[RECORDS FOR THIS TASK start]
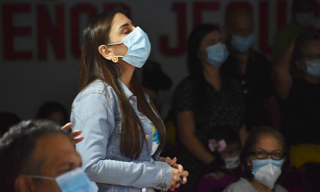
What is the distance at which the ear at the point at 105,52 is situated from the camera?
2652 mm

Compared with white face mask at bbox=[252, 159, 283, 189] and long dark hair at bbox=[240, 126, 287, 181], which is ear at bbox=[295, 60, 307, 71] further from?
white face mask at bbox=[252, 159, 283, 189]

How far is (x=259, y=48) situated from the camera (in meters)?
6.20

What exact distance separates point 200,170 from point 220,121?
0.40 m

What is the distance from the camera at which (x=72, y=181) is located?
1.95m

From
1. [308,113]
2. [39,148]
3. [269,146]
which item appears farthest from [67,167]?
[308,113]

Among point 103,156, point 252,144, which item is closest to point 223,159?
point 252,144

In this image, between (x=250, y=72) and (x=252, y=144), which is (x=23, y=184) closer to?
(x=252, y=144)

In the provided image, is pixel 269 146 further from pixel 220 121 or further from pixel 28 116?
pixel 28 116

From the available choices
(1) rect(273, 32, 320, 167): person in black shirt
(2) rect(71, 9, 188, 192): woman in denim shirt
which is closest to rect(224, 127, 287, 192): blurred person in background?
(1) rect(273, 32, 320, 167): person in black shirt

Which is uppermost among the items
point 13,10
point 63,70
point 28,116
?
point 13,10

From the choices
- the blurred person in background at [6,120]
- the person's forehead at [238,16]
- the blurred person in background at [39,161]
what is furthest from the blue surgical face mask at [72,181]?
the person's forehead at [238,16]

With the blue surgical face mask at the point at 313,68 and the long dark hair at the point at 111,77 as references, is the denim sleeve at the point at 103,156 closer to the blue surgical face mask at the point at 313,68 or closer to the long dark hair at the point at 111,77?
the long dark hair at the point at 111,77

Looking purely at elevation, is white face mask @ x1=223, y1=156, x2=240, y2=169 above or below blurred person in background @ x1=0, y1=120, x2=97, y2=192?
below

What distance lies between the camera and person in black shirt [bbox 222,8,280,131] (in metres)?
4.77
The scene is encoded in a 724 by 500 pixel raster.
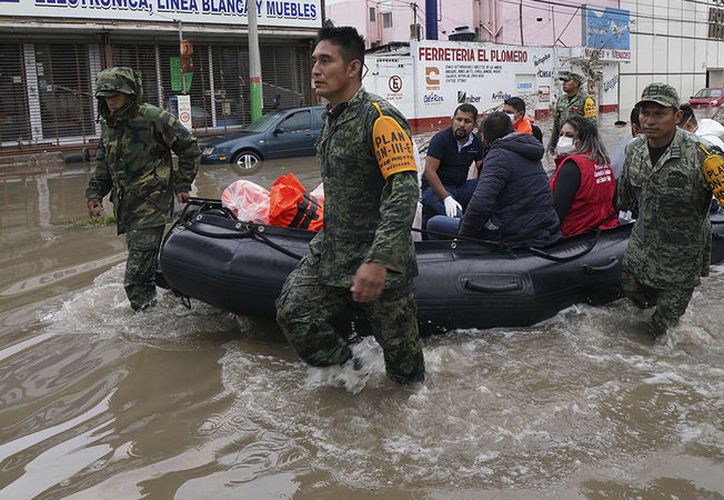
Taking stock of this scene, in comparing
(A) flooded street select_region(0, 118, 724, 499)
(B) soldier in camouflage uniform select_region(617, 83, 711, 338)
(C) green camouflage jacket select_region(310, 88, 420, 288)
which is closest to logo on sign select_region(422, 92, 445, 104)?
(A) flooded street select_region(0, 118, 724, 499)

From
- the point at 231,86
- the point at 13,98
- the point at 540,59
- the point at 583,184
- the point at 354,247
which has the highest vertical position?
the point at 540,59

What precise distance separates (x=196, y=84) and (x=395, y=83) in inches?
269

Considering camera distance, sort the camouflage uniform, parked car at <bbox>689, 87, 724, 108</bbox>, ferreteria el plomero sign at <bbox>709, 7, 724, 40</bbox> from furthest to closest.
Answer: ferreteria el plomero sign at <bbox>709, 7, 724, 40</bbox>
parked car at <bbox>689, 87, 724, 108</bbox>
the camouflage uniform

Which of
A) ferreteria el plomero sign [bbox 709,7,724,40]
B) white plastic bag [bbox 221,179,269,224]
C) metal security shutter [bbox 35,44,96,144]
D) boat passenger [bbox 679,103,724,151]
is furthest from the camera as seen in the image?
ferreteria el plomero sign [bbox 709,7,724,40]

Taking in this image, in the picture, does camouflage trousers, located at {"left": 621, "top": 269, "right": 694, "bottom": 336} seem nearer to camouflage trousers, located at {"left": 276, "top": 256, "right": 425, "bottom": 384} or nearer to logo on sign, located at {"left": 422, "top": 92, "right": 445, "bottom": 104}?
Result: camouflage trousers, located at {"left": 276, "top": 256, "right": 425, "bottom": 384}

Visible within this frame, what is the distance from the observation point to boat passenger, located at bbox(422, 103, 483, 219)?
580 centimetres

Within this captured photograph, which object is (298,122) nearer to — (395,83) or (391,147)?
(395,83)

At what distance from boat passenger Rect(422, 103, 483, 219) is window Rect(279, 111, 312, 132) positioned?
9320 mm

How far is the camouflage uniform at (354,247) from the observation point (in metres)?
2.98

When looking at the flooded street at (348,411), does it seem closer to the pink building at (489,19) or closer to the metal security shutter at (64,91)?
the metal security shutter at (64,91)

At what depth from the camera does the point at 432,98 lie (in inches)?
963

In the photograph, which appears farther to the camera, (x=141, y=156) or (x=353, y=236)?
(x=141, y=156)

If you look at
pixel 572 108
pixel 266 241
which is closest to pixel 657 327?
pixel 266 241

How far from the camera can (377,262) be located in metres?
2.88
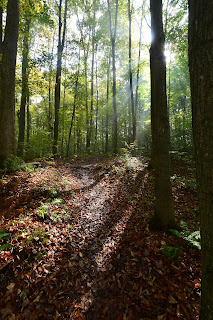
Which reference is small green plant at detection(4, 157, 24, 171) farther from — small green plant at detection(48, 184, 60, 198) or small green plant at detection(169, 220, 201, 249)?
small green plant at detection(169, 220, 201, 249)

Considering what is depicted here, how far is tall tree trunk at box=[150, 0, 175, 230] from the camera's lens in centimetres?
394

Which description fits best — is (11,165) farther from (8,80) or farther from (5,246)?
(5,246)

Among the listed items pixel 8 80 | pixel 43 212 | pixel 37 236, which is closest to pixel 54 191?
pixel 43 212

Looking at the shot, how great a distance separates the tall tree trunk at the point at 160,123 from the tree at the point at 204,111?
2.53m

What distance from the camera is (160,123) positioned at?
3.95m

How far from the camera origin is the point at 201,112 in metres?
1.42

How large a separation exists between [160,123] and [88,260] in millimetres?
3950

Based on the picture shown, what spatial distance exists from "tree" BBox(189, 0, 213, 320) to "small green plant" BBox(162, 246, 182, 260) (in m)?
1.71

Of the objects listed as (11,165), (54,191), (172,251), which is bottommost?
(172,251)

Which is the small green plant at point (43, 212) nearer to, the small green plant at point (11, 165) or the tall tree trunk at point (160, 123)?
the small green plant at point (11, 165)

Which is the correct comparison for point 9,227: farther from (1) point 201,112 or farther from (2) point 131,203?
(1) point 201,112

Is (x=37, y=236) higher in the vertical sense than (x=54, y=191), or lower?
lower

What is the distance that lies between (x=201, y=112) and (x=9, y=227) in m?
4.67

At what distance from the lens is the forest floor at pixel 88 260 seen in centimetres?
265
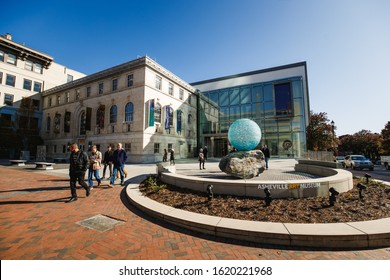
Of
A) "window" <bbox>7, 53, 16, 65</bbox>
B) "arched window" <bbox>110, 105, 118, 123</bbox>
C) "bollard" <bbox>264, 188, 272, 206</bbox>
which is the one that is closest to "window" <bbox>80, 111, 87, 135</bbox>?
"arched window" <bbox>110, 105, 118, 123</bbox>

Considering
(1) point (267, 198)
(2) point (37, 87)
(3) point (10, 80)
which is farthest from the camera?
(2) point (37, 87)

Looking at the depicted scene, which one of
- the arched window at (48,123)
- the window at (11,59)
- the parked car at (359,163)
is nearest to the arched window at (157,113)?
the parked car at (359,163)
[RECORDS FOR THIS TASK end]
[RECORDS FOR THIS TASK start]
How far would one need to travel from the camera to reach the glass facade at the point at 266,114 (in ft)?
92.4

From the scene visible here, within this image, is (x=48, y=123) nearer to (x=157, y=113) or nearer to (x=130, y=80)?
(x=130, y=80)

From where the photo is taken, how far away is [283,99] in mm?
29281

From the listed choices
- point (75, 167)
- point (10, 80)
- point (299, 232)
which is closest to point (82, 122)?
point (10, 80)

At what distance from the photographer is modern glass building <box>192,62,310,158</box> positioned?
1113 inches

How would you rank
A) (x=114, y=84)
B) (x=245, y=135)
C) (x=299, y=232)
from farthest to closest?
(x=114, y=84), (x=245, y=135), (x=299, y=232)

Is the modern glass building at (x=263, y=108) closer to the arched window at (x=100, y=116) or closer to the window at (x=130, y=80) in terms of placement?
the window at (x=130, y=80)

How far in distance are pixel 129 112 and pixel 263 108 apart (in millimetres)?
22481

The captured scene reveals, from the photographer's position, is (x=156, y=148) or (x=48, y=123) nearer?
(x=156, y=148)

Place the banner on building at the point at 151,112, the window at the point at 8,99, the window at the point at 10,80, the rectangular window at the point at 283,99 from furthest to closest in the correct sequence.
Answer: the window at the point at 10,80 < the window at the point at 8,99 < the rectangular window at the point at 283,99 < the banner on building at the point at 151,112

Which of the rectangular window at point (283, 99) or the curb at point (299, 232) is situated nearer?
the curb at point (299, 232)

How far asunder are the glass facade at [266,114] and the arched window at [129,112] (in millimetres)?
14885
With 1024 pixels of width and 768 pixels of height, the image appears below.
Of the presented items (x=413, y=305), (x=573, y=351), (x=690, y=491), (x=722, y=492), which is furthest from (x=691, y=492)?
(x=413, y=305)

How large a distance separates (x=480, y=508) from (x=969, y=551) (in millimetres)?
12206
[RECORDS FOR THIS TASK end]
**WHAT THE TASK ASKS:** Find every line in the items above that contains the string "choices" and copy each of those lines.

**SOLUTION TO THIS PROBLEM:**
From the available choices
From the choices
From the listed choices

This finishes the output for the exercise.